Gecrawlte Bildtextdaten:
* * *
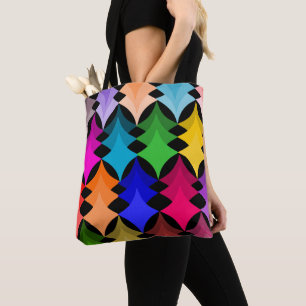 Bauhaus Shapes  Tote Bag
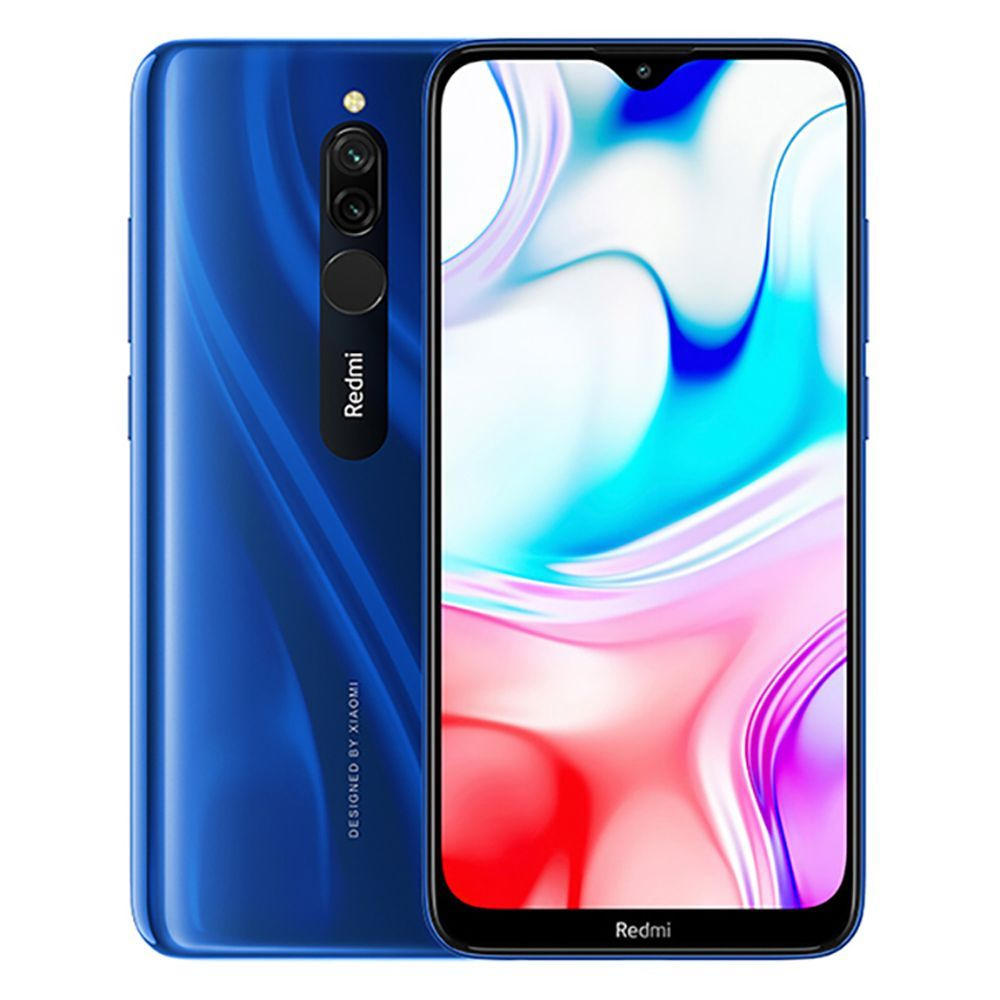 Redmi Смартфон Оригинальный Redmi 8 4гб 64гб смартфон Dual SIM 6.22  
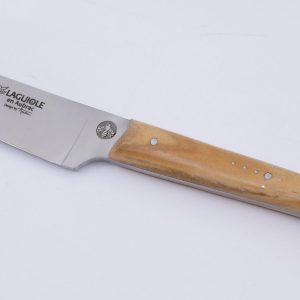 Magnetic Kitchen Knives Block Gourmet Laguiole En Aubrac With Olivewood Handles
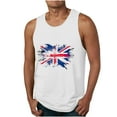 thumbnail image 1 of Camiseta de Cuello Redondo sin Mangas para Hombres Camiseta de Cuello Redondo para Hombres, 1 of 3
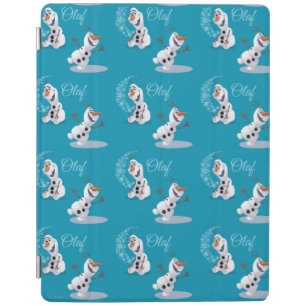 Olaf Wave of Snowflakes iPad Smart Cover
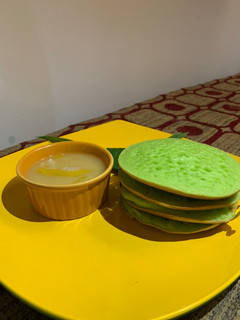 Foto resep Serabi Pandan Kinca Nangka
* * *
§ **AUFGABE**
Ordne die Textzeilen aller Datensätze als nummerierte Liste an und lass dabei Leerzeilen weg. Die Bilder gehören nicht in die Antwort.

§ **ERGEBNIS**
1.  Bauhaus Shapes  Tote Bag
2.  Redmi Смартфон Оригинальный Redmi 8 4гб 64гб смартфон Dual SIM 6.22  
3.  Magnetic Kitchen Knives Block Gourmet Laguiole En Aubrac With Olivewood Handles
4.  thumbnail image 1 of Camiseta de Cuello Redondo sin Mangas para Hombres Camiseta de Cuello Redondo para Hombres, 1 of 3
5.  Olaf Wave of Snowflakes iPad Smart Cover
6.  Foto resep Serabi Pandan Kinca Nangka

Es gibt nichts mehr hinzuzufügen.